He denounced both the Blair and Brown governments for not limiting immigration from new EU members after 2004, and stressed that those who criticized immigration could not be dismissed as “bigots” – a cutting criticism of his former boss Gordon Brown, notoriously recorded referring to a lifelong Labour voter in those endearing terms. He carefully made technically feasible promises to curb the numbers of immigrants, through employment law reform and better training for British workers – and promised to control immigration from any new EU members.

Technically feasible, but are they politically believable? Is there a scintilla of sincerity behind this speech that will earn him the hatred of the further Left?

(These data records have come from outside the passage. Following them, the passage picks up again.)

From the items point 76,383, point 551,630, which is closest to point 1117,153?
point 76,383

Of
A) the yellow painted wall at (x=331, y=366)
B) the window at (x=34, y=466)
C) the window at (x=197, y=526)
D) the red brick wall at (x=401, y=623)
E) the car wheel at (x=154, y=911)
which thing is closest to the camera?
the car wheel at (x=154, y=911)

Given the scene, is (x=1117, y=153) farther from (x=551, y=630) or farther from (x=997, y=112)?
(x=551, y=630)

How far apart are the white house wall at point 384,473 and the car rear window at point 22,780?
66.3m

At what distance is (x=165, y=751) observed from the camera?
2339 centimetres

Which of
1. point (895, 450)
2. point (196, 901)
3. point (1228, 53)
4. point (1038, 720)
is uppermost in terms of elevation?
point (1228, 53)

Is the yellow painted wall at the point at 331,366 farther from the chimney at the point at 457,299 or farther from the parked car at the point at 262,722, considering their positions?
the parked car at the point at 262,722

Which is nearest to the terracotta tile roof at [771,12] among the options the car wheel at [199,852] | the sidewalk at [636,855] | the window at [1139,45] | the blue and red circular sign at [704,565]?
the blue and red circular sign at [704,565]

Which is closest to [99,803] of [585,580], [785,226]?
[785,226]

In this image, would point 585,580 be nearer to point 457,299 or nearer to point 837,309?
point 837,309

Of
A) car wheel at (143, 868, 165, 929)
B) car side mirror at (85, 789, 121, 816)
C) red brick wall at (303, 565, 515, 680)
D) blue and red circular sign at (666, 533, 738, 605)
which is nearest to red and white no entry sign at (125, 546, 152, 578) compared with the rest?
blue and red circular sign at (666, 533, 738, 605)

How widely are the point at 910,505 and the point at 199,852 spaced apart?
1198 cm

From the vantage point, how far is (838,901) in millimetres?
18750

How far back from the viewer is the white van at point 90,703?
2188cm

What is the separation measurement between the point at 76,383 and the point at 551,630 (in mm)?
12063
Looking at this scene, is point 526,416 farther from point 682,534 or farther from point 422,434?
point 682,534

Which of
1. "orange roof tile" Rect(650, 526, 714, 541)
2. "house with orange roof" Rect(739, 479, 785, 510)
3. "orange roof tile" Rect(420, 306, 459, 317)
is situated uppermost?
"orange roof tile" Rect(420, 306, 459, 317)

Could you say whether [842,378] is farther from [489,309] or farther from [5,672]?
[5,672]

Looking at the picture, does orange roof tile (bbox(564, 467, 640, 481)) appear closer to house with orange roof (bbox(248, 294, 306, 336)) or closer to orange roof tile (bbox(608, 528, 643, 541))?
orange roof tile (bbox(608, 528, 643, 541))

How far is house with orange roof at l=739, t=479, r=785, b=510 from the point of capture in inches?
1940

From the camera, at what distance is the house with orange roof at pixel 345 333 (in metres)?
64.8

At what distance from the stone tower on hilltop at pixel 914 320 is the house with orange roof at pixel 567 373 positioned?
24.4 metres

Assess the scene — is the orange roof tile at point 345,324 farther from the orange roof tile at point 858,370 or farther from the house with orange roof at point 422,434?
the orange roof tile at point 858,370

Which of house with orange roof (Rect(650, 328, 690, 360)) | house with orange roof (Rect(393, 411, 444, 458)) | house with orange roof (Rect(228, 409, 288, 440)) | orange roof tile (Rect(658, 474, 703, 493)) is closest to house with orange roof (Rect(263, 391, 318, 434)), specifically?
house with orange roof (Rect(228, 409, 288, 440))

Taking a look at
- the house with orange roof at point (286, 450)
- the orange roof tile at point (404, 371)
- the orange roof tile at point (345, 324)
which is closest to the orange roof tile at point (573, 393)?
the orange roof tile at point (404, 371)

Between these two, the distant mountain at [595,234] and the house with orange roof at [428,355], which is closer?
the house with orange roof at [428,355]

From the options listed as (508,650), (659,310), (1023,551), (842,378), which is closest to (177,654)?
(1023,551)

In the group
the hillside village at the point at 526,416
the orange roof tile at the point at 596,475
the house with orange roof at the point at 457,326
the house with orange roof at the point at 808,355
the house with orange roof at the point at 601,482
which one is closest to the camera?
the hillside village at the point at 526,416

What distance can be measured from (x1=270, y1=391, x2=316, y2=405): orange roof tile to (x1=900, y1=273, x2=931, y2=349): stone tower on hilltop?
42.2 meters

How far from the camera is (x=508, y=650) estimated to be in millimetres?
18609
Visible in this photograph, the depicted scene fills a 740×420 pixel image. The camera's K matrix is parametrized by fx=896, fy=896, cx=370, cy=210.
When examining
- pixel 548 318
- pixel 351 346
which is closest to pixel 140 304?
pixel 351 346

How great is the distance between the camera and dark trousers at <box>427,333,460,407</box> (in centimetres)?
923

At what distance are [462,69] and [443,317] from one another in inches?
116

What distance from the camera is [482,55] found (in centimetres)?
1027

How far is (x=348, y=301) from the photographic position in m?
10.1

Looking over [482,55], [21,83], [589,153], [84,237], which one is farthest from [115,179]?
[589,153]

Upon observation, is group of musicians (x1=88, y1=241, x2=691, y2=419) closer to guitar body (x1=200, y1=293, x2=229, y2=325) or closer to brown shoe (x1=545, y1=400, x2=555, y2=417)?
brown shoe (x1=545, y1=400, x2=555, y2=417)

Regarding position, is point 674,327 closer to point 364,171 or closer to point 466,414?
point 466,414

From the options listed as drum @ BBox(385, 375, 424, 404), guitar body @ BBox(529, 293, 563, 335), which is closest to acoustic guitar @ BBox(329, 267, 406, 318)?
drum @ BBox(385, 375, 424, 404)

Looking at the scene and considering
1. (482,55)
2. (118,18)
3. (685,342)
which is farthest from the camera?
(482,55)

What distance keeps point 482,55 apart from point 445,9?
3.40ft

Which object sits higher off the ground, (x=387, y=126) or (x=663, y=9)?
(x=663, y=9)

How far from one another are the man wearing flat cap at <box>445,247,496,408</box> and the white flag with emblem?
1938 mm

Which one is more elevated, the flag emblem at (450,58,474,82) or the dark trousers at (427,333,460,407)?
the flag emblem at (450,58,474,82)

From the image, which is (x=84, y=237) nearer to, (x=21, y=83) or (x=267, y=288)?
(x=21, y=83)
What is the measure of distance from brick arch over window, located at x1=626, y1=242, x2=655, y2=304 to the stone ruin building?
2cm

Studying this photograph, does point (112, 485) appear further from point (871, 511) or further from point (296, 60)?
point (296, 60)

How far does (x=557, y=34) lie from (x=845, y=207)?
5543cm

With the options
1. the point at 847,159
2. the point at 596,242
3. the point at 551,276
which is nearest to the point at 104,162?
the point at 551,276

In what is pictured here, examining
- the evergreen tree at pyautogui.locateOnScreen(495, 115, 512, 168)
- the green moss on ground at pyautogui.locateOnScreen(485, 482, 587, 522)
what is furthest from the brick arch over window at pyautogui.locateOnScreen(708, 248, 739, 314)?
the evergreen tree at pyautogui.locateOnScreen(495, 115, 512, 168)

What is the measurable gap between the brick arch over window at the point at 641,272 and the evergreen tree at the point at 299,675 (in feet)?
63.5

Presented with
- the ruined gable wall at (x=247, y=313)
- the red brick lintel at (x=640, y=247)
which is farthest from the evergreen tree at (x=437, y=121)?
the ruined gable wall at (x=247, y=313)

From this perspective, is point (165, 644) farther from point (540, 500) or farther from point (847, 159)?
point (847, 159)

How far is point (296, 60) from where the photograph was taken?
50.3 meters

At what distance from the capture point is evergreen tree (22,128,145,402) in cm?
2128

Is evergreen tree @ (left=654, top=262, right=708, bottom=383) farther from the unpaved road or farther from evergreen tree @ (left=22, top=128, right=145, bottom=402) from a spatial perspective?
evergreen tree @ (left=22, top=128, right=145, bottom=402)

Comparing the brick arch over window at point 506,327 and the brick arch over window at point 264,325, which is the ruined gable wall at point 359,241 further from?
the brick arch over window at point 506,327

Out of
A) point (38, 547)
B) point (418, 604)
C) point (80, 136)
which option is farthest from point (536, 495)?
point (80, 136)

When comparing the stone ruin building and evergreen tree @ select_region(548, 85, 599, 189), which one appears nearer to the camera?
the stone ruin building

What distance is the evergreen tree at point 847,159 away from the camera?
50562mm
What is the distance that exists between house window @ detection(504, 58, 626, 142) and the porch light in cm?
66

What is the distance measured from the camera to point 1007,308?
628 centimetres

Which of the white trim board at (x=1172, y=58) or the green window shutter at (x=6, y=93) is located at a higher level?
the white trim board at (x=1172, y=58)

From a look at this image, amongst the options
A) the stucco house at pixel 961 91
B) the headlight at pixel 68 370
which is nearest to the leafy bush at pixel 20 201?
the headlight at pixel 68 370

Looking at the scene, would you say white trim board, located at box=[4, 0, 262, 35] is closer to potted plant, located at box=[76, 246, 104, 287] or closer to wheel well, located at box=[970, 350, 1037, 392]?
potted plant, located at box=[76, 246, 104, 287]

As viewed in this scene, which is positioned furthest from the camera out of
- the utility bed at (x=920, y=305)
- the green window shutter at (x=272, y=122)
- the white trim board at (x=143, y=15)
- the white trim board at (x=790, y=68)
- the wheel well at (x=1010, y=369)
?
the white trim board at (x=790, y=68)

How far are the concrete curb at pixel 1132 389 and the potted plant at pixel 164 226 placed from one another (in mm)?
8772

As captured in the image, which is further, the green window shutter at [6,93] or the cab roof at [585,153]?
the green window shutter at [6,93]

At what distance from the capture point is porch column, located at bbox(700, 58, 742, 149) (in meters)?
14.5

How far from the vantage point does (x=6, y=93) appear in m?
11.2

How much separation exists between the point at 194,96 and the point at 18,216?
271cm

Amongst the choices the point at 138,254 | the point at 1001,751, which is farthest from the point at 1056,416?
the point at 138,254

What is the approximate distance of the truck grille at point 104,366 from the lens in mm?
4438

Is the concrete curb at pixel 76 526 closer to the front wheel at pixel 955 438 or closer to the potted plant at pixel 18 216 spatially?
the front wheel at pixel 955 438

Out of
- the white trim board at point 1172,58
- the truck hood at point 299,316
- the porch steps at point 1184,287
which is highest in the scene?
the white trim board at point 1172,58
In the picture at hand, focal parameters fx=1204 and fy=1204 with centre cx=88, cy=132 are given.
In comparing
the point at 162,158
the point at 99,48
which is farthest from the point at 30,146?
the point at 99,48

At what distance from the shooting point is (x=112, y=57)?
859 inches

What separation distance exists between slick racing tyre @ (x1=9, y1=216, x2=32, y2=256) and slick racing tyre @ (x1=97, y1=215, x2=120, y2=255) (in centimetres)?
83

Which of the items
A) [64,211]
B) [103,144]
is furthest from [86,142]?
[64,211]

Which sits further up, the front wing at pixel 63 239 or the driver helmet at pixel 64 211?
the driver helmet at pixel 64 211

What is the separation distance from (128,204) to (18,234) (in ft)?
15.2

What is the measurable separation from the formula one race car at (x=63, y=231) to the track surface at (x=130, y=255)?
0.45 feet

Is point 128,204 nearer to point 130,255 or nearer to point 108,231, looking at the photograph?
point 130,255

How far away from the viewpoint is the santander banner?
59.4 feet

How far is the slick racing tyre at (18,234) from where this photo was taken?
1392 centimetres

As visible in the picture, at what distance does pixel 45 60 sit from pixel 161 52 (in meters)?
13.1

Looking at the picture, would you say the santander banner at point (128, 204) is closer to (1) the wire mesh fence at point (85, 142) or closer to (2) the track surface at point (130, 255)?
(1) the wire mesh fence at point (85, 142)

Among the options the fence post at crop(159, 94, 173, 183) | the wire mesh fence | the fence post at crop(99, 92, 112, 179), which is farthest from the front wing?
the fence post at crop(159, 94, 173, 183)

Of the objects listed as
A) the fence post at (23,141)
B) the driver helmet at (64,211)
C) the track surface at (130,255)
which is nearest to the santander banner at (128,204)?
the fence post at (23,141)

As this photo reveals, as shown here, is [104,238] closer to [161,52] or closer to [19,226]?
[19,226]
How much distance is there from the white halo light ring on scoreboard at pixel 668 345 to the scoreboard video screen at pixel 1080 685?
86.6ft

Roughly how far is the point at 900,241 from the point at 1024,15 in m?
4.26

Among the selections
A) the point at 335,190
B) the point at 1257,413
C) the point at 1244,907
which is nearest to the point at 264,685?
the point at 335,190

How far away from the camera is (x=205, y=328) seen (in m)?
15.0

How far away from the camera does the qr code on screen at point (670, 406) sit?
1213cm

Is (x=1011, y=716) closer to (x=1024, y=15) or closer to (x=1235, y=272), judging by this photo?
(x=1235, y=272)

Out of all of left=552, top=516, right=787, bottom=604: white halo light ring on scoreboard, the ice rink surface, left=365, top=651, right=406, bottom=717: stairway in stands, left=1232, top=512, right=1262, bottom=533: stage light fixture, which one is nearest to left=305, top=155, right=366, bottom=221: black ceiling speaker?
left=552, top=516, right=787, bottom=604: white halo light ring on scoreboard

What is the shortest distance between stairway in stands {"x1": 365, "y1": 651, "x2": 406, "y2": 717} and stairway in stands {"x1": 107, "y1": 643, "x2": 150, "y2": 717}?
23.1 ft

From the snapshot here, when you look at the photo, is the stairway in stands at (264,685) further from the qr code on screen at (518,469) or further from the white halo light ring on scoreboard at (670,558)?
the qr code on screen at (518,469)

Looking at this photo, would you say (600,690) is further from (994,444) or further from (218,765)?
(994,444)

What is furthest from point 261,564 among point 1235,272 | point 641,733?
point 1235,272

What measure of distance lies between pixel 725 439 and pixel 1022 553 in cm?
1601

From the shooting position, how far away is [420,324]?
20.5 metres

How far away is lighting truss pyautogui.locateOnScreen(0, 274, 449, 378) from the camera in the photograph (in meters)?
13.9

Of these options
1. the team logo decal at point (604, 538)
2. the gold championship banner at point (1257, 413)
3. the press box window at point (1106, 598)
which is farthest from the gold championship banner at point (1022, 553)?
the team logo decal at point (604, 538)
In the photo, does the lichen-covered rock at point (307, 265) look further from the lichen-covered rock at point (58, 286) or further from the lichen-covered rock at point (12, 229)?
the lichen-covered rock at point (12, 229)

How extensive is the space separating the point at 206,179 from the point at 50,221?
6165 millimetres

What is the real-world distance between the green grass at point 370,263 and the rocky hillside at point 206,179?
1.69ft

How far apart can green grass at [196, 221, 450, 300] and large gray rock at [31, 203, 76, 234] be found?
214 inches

Labour’s record on immigration since at least the 1960s does not inspire confidence, to put it charitably. Furthermore, the Conservative immigration minister today observed that under Miliband’s leadership Labour has opposed even this government’s quarter-hearted attempts at immigration limitation, and Migration Watch’s Sir Andrew Green has pointed out that between 1997 and 2010 only one in five immigrants came from the EU anyway.

So even if Miliband were entirely sincere, and took that policy into10 Downing Street, could he make much difference? The remedies, if there are remedies, are much more radical, and would be played out partly in Brussels and on the floor of the UN General Assembly. As things are, the chances of Miliband, or for that matter Cameron, facing down the combined forces of big business and big PC seem vanishingly small.